The pair fight to the middle rope, and Saturn lands a Back Drop Suplex but hurts himself in the process and is once again, unable to follow it up. Booker T finally finds a period of sustained offence, reversing a Superplex into a Front Suplex off of the top rope and following it up with a Missile Dropkick. The commentary team do a great job of putting over how exhausted Booker T must be wrestling back to back matches, as Saturn once again gains control, hitting a Fisherman's and a Belly to Belly Suplex for a close two count. The challenger then cannot capitalise on a Springboard Moonsault, with Schiavone starting to comment on how frustration must be setting in for Saturn.
The pair collide in the middle of the ring, both attempting Crossbodys, Booker T recovers first, but misses the Harlem Hangover. Saturn hits a Bridging Northern Lights Suplex followed by a Bridging German Suplex, both of which only get two counts. He goes for another, but Booker T flips out of it, hitting another Side Kick and pinning Perry Saturn to retain his newly won Television Championship.
What a great match, made even better knowing that it was called completely on the fly!
PodMania Star Rating: 8 stars
Chris Jericho is backstage with Lee Marshall as he talks about his Title vs. Mask match against Juventud Guerrera. Jericho states that whether people want to see Juve's face is irrelevant, as he will come out of this match having retained his WCW Cruiserweight Champion.

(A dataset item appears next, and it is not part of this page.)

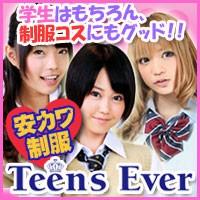 TeensEverへ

Match #3 - Disco Inferno def. La Parka
La Parka is out first, air guitaring on a steel chair, leading to Schiavone referring to him as the 'Chairman of WCW', a full 22 years before Shawn Spears stole the nickname. Disco Inferno emerges next to a modest pop while the commentary team inform us that the pair are fighting over dance moves...sure why not.
La Parka however, waits for no man, and launches the chair at Disco before the match officially starts, floors him, emulates some unbelievable dad dancing, and ties it all off by punting Disco hard in the stomach. The pair then exchange stiff clotheslines before Parka takes off and hits a stiff sounding Rolling Heel Kick and follows it up with a Corkscrew Plancha over the top. Parka is on fire here, reversing a reversal into the barricade and following it up with another thunderous Lariat.
Parka misses a top rope Splash, allowing Disco to get some offence, sending him to outside and launching him into the barricade, dropping him chest first onto another set of barricades. This seemingly annoys the Luchador, who responds by attempting to punt kick Disco's ribs out through his back and Yakuza Kicking his head off. However, this can only bring a two count as Disco gets his feet on the ropes.
The Mexican continues to dominate, taunting Disco's dance moves, before getting cocky and attempting an arrogant pin, which the commentary team make reference to as a bad idea. Parka then takes the same coccyx bump that Booker T took in the previous match, allowing Inferno his second wind, but this simply results in Parka delivering a stiff kick to the face, which he follows up with a Suicide Dive. Tenay refers to his as a Tope Suicida, which blows Schiavone's mind, while Heenan merely asks if he can get that with chips and salsa...oh Bobby!
Finally, Disco gets his first period of sustained offence after La Parka spears the ring post. He hits a Flying Forearm and a Swinging Neckbreaker but the Luchador kicks out. In the process of this, the referee manages to catch a thumb in the eye, allowing the 'Chairman of WCW' to call upon his favourite weapon. He sets the prone Disco up on the chair and ascends to the top rope, but Inferno manages to rally and the pair end up fighting on the top rope with La Parka being lobbed face first onto the chair. Disco follows it up with a Chart Buster and a 3 count for the win. A good match overall, just felt a little long.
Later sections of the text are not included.